Economists have long believed that unchecked subprime lending caused the Great Recession and housing crash that followed. When jobs vanished and the stock market tanked, risky borrowers of those loans began losing homes and foreclosure rates spiked to historical highs.
But new research by Jacob Faber of New York University and Peter Rich of Cornell University reveals another culprit behind the foreclosures: rising college attendance rates and costs.
Faber and Rich examined commuting zone panel data for 305 metro areas with populations of more than 100,000 and found that from 2005–2011, a one percent increase in college attendance among 19-year-olds from median-income families was associated with 19,000 additional foreclosures in the following year, after controlling for housing and job market dynamics.

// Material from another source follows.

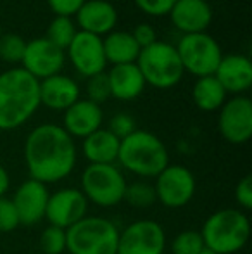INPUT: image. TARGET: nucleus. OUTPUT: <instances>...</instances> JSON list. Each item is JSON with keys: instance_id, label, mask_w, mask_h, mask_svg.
Segmentation results:
<instances>
[{"instance_id": "e433bc0d", "label": "nucleus", "mask_w": 252, "mask_h": 254, "mask_svg": "<svg viewBox=\"0 0 252 254\" xmlns=\"http://www.w3.org/2000/svg\"><path fill=\"white\" fill-rule=\"evenodd\" d=\"M9 187H10V177H9V173H7L5 166L0 164V197H3V195L7 194Z\"/></svg>"}, {"instance_id": "2eb2a0df", "label": "nucleus", "mask_w": 252, "mask_h": 254, "mask_svg": "<svg viewBox=\"0 0 252 254\" xmlns=\"http://www.w3.org/2000/svg\"><path fill=\"white\" fill-rule=\"evenodd\" d=\"M49 195L50 192H49L47 185L40 184L33 178H28L17 187V190L14 192L12 202L16 206L19 223L23 227H33L42 220H45Z\"/></svg>"}, {"instance_id": "f3484780", "label": "nucleus", "mask_w": 252, "mask_h": 254, "mask_svg": "<svg viewBox=\"0 0 252 254\" xmlns=\"http://www.w3.org/2000/svg\"><path fill=\"white\" fill-rule=\"evenodd\" d=\"M104 113L99 104L88 99H78L71 107L64 111L62 128L73 138H85L102 128Z\"/></svg>"}, {"instance_id": "473e14b6", "label": "nucleus", "mask_w": 252, "mask_h": 254, "mask_svg": "<svg viewBox=\"0 0 252 254\" xmlns=\"http://www.w3.org/2000/svg\"><path fill=\"white\" fill-rule=\"evenodd\" d=\"M133 2L147 16L162 17L171 12L176 0H133Z\"/></svg>"}, {"instance_id": "c756f323", "label": "nucleus", "mask_w": 252, "mask_h": 254, "mask_svg": "<svg viewBox=\"0 0 252 254\" xmlns=\"http://www.w3.org/2000/svg\"><path fill=\"white\" fill-rule=\"evenodd\" d=\"M87 94L88 101L95 102L101 106L102 102H105L107 99H111V87H109L107 73H99L92 78H87Z\"/></svg>"}, {"instance_id": "a878e982", "label": "nucleus", "mask_w": 252, "mask_h": 254, "mask_svg": "<svg viewBox=\"0 0 252 254\" xmlns=\"http://www.w3.org/2000/svg\"><path fill=\"white\" fill-rule=\"evenodd\" d=\"M123 201H126L133 207H138V209L151 207L152 204L157 202L154 185L149 184V182H144V180H138V182H133V184L126 185L125 199H123Z\"/></svg>"}, {"instance_id": "bb28decb", "label": "nucleus", "mask_w": 252, "mask_h": 254, "mask_svg": "<svg viewBox=\"0 0 252 254\" xmlns=\"http://www.w3.org/2000/svg\"><path fill=\"white\" fill-rule=\"evenodd\" d=\"M26 49V40L16 33H5L0 37V59L9 64H21Z\"/></svg>"}, {"instance_id": "7c9ffc66", "label": "nucleus", "mask_w": 252, "mask_h": 254, "mask_svg": "<svg viewBox=\"0 0 252 254\" xmlns=\"http://www.w3.org/2000/svg\"><path fill=\"white\" fill-rule=\"evenodd\" d=\"M17 227H21V223L16 206H14L12 199L3 195V197H0V232L9 234V232L16 230Z\"/></svg>"}, {"instance_id": "393cba45", "label": "nucleus", "mask_w": 252, "mask_h": 254, "mask_svg": "<svg viewBox=\"0 0 252 254\" xmlns=\"http://www.w3.org/2000/svg\"><path fill=\"white\" fill-rule=\"evenodd\" d=\"M78 33L76 23L73 21V17L66 16H55L50 21L47 30V40L50 44H54L55 47H59L61 51L66 52V49L69 47V44L73 42L74 35Z\"/></svg>"}, {"instance_id": "423d86ee", "label": "nucleus", "mask_w": 252, "mask_h": 254, "mask_svg": "<svg viewBox=\"0 0 252 254\" xmlns=\"http://www.w3.org/2000/svg\"><path fill=\"white\" fill-rule=\"evenodd\" d=\"M140 69L145 85L154 88H173L183 78V66L178 57L176 47L168 42H155L142 49L135 63Z\"/></svg>"}, {"instance_id": "cd10ccee", "label": "nucleus", "mask_w": 252, "mask_h": 254, "mask_svg": "<svg viewBox=\"0 0 252 254\" xmlns=\"http://www.w3.org/2000/svg\"><path fill=\"white\" fill-rule=\"evenodd\" d=\"M205 249L201 232L183 230L173 239L171 254H201Z\"/></svg>"}, {"instance_id": "72a5a7b5", "label": "nucleus", "mask_w": 252, "mask_h": 254, "mask_svg": "<svg viewBox=\"0 0 252 254\" xmlns=\"http://www.w3.org/2000/svg\"><path fill=\"white\" fill-rule=\"evenodd\" d=\"M235 201L244 211L252 209V177L246 175L235 187Z\"/></svg>"}, {"instance_id": "f704fd0d", "label": "nucleus", "mask_w": 252, "mask_h": 254, "mask_svg": "<svg viewBox=\"0 0 252 254\" xmlns=\"http://www.w3.org/2000/svg\"><path fill=\"white\" fill-rule=\"evenodd\" d=\"M85 2L87 0H47L49 7H50L55 16L66 17H73Z\"/></svg>"}, {"instance_id": "9d476101", "label": "nucleus", "mask_w": 252, "mask_h": 254, "mask_svg": "<svg viewBox=\"0 0 252 254\" xmlns=\"http://www.w3.org/2000/svg\"><path fill=\"white\" fill-rule=\"evenodd\" d=\"M166 232L155 220H137L119 230L116 254H164Z\"/></svg>"}, {"instance_id": "ddd939ff", "label": "nucleus", "mask_w": 252, "mask_h": 254, "mask_svg": "<svg viewBox=\"0 0 252 254\" xmlns=\"http://www.w3.org/2000/svg\"><path fill=\"white\" fill-rule=\"evenodd\" d=\"M88 211V201L80 189L64 187L49 195L47 209H45V220L49 225L67 230L83 220Z\"/></svg>"}, {"instance_id": "c9c22d12", "label": "nucleus", "mask_w": 252, "mask_h": 254, "mask_svg": "<svg viewBox=\"0 0 252 254\" xmlns=\"http://www.w3.org/2000/svg\"><path fill=\"white\" fill-rule=\"evenodd\" d=\"M131 37L135 38V42H137L140 49H145L157 42V33H155L154 26H151V24H147V23L138 24V26L131 31Z\"/></svg>"}, {"instance_id": "f03ea898", "label": "nucleus", "mask_w": 252, "mask_h": 254, "mask_svg": "<svg viewBox=\"0 0 252 254\" xmlns=\"http://www.w3.org/2000/svg\"><path fill=\"white\" fill-rule=\"evenodd\" d=\"M40 81L23 67L0 73V131L23 127L40 107Z\"/></svg>"}, {"instance_id": "f257e3e1", "label": "nucleus", "mask_w": 252, "mask_h": 254, "mask_svg": "<svg viewBox=\"0 0 252 254\" xmlns=\"http://www.w3.org/2000/svg\"><path fill=\"white\" fill-rule=\"evenodd\" d=\"M23 152L30 178L44 185L66 180L78 161L74 138L55 123L33 128L24 140Z\"/></svg>"}, {"instance_id": "6e6552de", "label": "nucleus", "mask_w": 252, "mask_h": 254, "mask_svg": "<svg viewBox=\"0 0 252 254\" xmlns=\"http://www.w3.org/2000/svg\"><path fill=\"white\" fill-rule=\"evenodd\" d=\"M176 52L183 71L194 74L195 78L212 76L225 56L216 38L207 33L183 35L176 45Z\"/></svg>"}, {"instance_id": "aec40b11", "label": "nucleus", "mask_w": 252, "mask_h": 254, "mask_svg": "<svg viewBox=\"0 0 252 254\" xmlns=\"http://www.w3.org/2000/svg\"><path fill=\"white\" fill-rule=\"evenodd\" d=\"M40 90V106L49 107L50 111H66L80 99V87L67 74H54L38 83Z\"/></svg>"}, {"instance_id": "39448f33", "label": "nucleus", "mask_w": 252, "mask_h": 254, "mask_svg": "<svg viewBox=\"0 0 252 254\" xmlns=\"http://www.w3.org/2000/svg\"><path fill=\"white\" fill-rule=\"evenodd\" d=\"M119 228L102 216H85L66 230L69 254H116Z\"/></svg>"}, {"instance_id": "6ab92c4d", "label": "nucleus", "mask_w": 252, "mask_h": 254, "mask_svg": "<svg viewBox=\"0 0 252 254\" xmlns=\"http://www.w3.org/2000/svg\"><path fill=\"white\" fill-rule=\"evenodd\" d=\"M168 16L183 35L205 33L212 21V9L207 0H176Z\"/></svg>"}, {"instance_id": "4c0bfd02", "label": "nucleus", "mask_w": 252, "mask_h": 254, "mask_svg": "<svg viewBox=\"0 0 252 254\" xmlns=\"http://www.w3.org/2000/svg\"><path fill=\"white\" fill-rule=\"evenodd\" d=\"M201 254H214V253H211V251H209V249H204V251H202Z\"/></svg>"}, {"instance_id": "4468645a", "label": "nucleus", "mask_w": 252, "mask_h": 254, "mask_svg": "<svg viewBox=\"0 0 252 254\" xmlns=\"http://www.w3.org/2000/svg\"><path fill=\"white\" fill-rule=\"evenodd\" d=\"M66 56L69 57L78 74H81L83 78H92L99 73H104L107 66L102 38L80 30L74 35L69 47L66 49Z\"/></svg>"}, {"instance_id": "c85d7f7f", "label": "nucleus", "mask_w": 252, "mask_h": 254, "mask_svg": "<svg viewBox=\"0 0 252 254\" xmlns=\"http://www.w3.org/2000/svg\"><path fill=\"white\" fill-rule=\"evenodd\" d=\"M40 249L44 254H64L67 251L66 230L49 225L40 234Z\"/></svg>"}, {"instance_id": "7ed1b4c3", "label": "nucleus", "mask_w": 252, "mask_h": 254, "mask_svg": "<svg viewBox=\"0 0 252 254\" xmlns=\"http://www.w3.org/2000/svg\"><path fill=\"white\" fill-rule=\"evenodd\" d=\"M123 170L140 178H155L169 164L164 142L147 130H135L119 144L118 161Z\"/></svg>"}, {"instance_id": "412c9836", "label": "nucleus", "mask_w": 252, "mask_h": 254, "mask_svg": "<svg viewBox=\"0 0 252 254\" xmlns=\"http://www.w3.org/2000/svg\"><path fill=\"white\" fill-rule=\"evenodd\" d=\"M107 80L111 87V97L118 101H133L140 97L145 88V80L135 63L112 66L107 73Z\"/></svg>"}, {"instance_id": "4be33fe9", "label": "nucleus", "mask_w": 252, "mask_h": 254, "mask_svg": "<svg viewBox=\"0 0 252 254\" xmlns=\"http://www.w3.org/2000/svg\"><path fill=\"white\" fill-rule=\"evenodd\" d=\"M119 144L121 140L114 137L107 128H99L97 131L83 138L81 151L90 164H116Z\"/></svg>"}, {"instance_id": "58836bf2", "label": "nucleus", "mask_w": 252, "mask_h": 254, "mask_svg": "<svg viewBox=\"0 0 252 254\" xmlns=\"http://www.w3.org/2000/svg\"><path fill=\"white\" fill-rule=\"evenodd\" d=\"M0 37H2V30H0Z\"/></svg>"}, {"instance_id": "b1692460", "label": "nucleus", "mask_w": 252, "mask_h": 254, "mask_svg": "<svg viewBox=\"0 0 252 254\" xmlns=\"http://www.w3.org/2000/svg\"><path fill=\"white\" fill-rule=\"evenodd\" d=\"M226 92L225 88L219 85V81L212 76L197 78V81L192 87V99L194 104L201 111L205 113H212V111H219L221 106L226 102Z\"/></svg>"}, {"instance_id": "f8f14e48", "label": "nucleus", "mask_w": 252, "mask_h": 254, "mask_svg": "<svg viewBox=\"0 0 252 254\" xmlns=\"http://www.w3.org/2000/svg\"><path fill=\"white\" fill-rule=\"evenodd\" d=\"M64 64H66V52L50 44L45 37L26 42L21 67L38 81L59 74Z\"/></svg>"}, {"instance_id": "a211bd4d", "label": "nucleus", "mask_w": 252, "mask_h": 254, "mask_svg": "<svg viewBox=\"0 0 252 254\" xmlns=\"http://www.w3.org/2000/svg\"><path fill=\"white\" fill-rule=\"evenodd\" d=\"M214 78L219 81L226 94L242 95L252 87V63L242 54L223 56L219 66L214 71Z\"/></svg>"}, {"instance_id": "0eeeda50", "label": "nucleus", "mask_w": 252, "mask_h": 254, "mask_svg": "<svg viewBox=\"0 0 252 254\" xmlns=\"http://www.w3.org/2000/svg\"><path fill=\"white\" fill-rule=\"evenodd\" d=\"M125 173L118 164H88L80 178V190L88 202L101 207H114L125 199Z\"/></svg>"}, {"instance_id": "9b49d317", "label": "nucleus", "mask_w": 252, "mask_h": 254, "mask_svg": "<svg viewBox=\"0 0 252 254\" xmlns=\"http://www.w3.org/2000/svg\"><path fill=\"white\" fill-rule=\"evenodd\" d=\"M219 135L233 145H242L252 137V101L246 95L226 99L218 116Z\"/></svg>"}, {"instance_id": "2f4dec72", "label": "nucleus", "mask_w": 252, "mask_h": 254, "mask_svg": "<svg viewBox=\"0 0 252 254\" xmlns=\"http://www.w3.org/2000/svg\"><path fill=\"white\" fill-rule=\"evenodd\" d=\"M109 131H111L114 137H118L119 140L126 138L128 135H131L135 130H137V125H135V120L126 113H118L116 116H112L109 120Z\"/></svg>"}, {"instance_id": "5701e85b", "label": "nucleus", "mask_w": 252, "mask_h": 254, "mask_svg": "<svg viewBox=\"0 0 252 254\" xmlns=\"http://www.w3.org/2000/svg\"><path fill=\"white\" fill-rule=\"evenodd\" d=\"M102 45H104L105 61L112 66L137 63L138 54L142 51L128 31H111L102 38Z\"/></svg>"}, {"instance_id": "1a4fd4ad", "label": "nucleus", "mask_w": 252, "mask_h": 254, "mask_svg": "<svg viewBox=\"0 0 252 254\" xmlns=\"http://www.w3.org/2000/svg\"><path fill=\"white\" fill-rule=\"evenodd\" d=\"M155 197L164 207L178 209L187 206L195 195L197 182L194 173L183 164H168L155 177Z\"/></svg>"}, {"instance_id": "20e7f679", "label": "nucleus", "mask_w": 252, "mask_h": 254, "mask_svg": "<svg viewBox=\"0 0 252 254\" xmlns=\"http://www.w3.org/2000/svg\"><path fill=\"white\" fill-rule=\"evenodd\" d=\"M205 249L214 254H235L242 251L251 237V220L244 211L218 209L202 225Z\"/></svg>"}, {"instance_id": "dca6fc26", "label": "nucleus", "mask_w": 252, "mask_h": 254, "mask_svg": "<svg viewBox=\"0 0 252 254\" xmlns=\"http://www.w3.org/2000/svg\"><path fill=\"white\" fill-rule=\"evenodd\" d=\"M80 31L104 38L114 31L118 23V10L107 0H87L74 14Z\"/></svg>"}]
</instances>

During the recession, parents covered at least 45 percent of their children’s college costs, and the researchers found that homeowners were more apt to refinance their home or put a greater percentage of their discretionary funds toward these costs, expecting home prices to rise.
As a result, struggling households became financially overextended and 2.172 times more likely to experience foreclosure than homeowners without college-age children, write Faber and Rich. They also said college attendance led to a similar outcome, with odds of a foreclosure 2.079 times more likely.
“In either case, college expenditures supported by financial optimism—and a reliance on the increase in house prices—could have made households vulnerable during the Great Recession, as unemployment, underemployment (i.e., involuntary part-time work), a credit freeze, and reduced incomes made it harder to make mortgage payments,” read the report.
The researcher’s conclusions were backed up by the Panel Study of Income Dynamics, which determined that households with college students were more likely to experience foreclosure, “net of unemployment, income, having a high interest rate mortgage, race/ethnicity, region, education of the household head, marital status, and the presence of younger children.”
Faber and Rich said one solution for lowering homeowners’ risk of foreclosure as their children reach college age is to make the financial aid process more “transparent, flexible and sufficient” to help parents better plan and potentially lower their contributions.
Furthermore, the researchers say the government’s foreclosure prevention efforts need to go beyond mortgage terms to include a broader range of financial factors, such as the cost of college education.
“This warrants policy attention not only to risky home lending but also to other determinants of financial hazard — such as the cost of college attendance — that can overextend families and render us all vulnerable to future economic crises,” they write.